Throughout this time Grant and his colleagues denied that the Militant/RSL was any sort of political organisation, instead claiming it was merely a group of supporters of the newspaper (also called Militant). In the atmosphere of Labour's long shift to the left in the 1970s, all attempts to take action against the Militant/RSL were successfully resisted and even Michael Foot's action against Grant in 1982 (he was expelled along with the so-called "Editorial Board" - actually the Militant/RSL executive committee) was half-hearted.
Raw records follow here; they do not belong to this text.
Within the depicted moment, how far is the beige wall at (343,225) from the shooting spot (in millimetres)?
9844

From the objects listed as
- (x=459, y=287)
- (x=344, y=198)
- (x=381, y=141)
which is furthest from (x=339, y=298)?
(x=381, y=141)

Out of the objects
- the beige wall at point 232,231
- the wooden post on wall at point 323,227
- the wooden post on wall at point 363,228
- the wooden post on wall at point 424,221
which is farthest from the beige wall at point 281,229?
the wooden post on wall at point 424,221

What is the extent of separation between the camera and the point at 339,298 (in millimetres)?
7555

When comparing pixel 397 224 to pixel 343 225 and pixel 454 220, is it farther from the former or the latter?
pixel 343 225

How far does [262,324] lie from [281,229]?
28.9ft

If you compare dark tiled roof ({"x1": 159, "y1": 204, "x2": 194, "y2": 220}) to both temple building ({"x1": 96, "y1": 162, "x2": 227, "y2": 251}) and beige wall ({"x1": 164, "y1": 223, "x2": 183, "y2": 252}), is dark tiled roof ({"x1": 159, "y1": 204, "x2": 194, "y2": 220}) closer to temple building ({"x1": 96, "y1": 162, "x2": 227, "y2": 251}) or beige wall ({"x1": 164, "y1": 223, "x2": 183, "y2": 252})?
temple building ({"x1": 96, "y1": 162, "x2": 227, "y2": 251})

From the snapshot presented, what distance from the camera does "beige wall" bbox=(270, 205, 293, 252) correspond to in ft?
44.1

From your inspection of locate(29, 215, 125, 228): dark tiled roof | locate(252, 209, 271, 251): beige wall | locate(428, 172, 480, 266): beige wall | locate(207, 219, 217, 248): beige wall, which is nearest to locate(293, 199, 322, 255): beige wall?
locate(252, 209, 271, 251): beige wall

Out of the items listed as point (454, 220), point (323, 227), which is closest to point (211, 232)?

But by 1985 the atmosphere had changed - Militant/RSL were effectively running Liverpool City Council as well as having 3 MPs. The grouping was aggressively advancing within the Labour Party but also faced a new leader, Neil Kinnock who was determined to smash the Militant/RSL as a force within the party.
The resulting confrontation saw many leading Militant/RSL members expelled from Labour and created a dynamic within the organisation that led many to question Grant's commitment to entryism. They argued that Militant/RSL was able to grow outside Labour and that the Labour Party's position on the poll tax revealed it to be out of touch with working class opinion. Despite the purges organised by the Labour bureaucracy, only a handful of leading Militant/RSL members were ever expelled, and most of the organisation's thousands of members and their three Labour-elected Members of Parliament could not be expelled.
Ted Grant obituary on Marxist.com.
In a defiant speech to the Labour Party conference in 1983, Ted said: "We'll be back!" He told them that there is no way Marxism can be separated from the labour movement. How right he was, now just a week before his death, socialism is stirring once more within Labour.
I'd like to think the splintered "socialist" sects on the left would learn the lesson, the most successful Marxist organisation in British history was not itself a party but was a part of the Labour Party, and an extremely powerful and influential part that could only be dealt with by extreme actions. The way forward in Britain is with the labour movement as a whole, and not with a sect of 20 members who are totally disconnected to the working masses.
Yes I'm talking about the SWP, SSP, BSP, SLP, CPB, etc and whatever fronts they throw together, the Socialist Alliance or Respect. They're all doomed to failure because they're disconnected from the mass. Learn the lesson from this comrade's life and experience.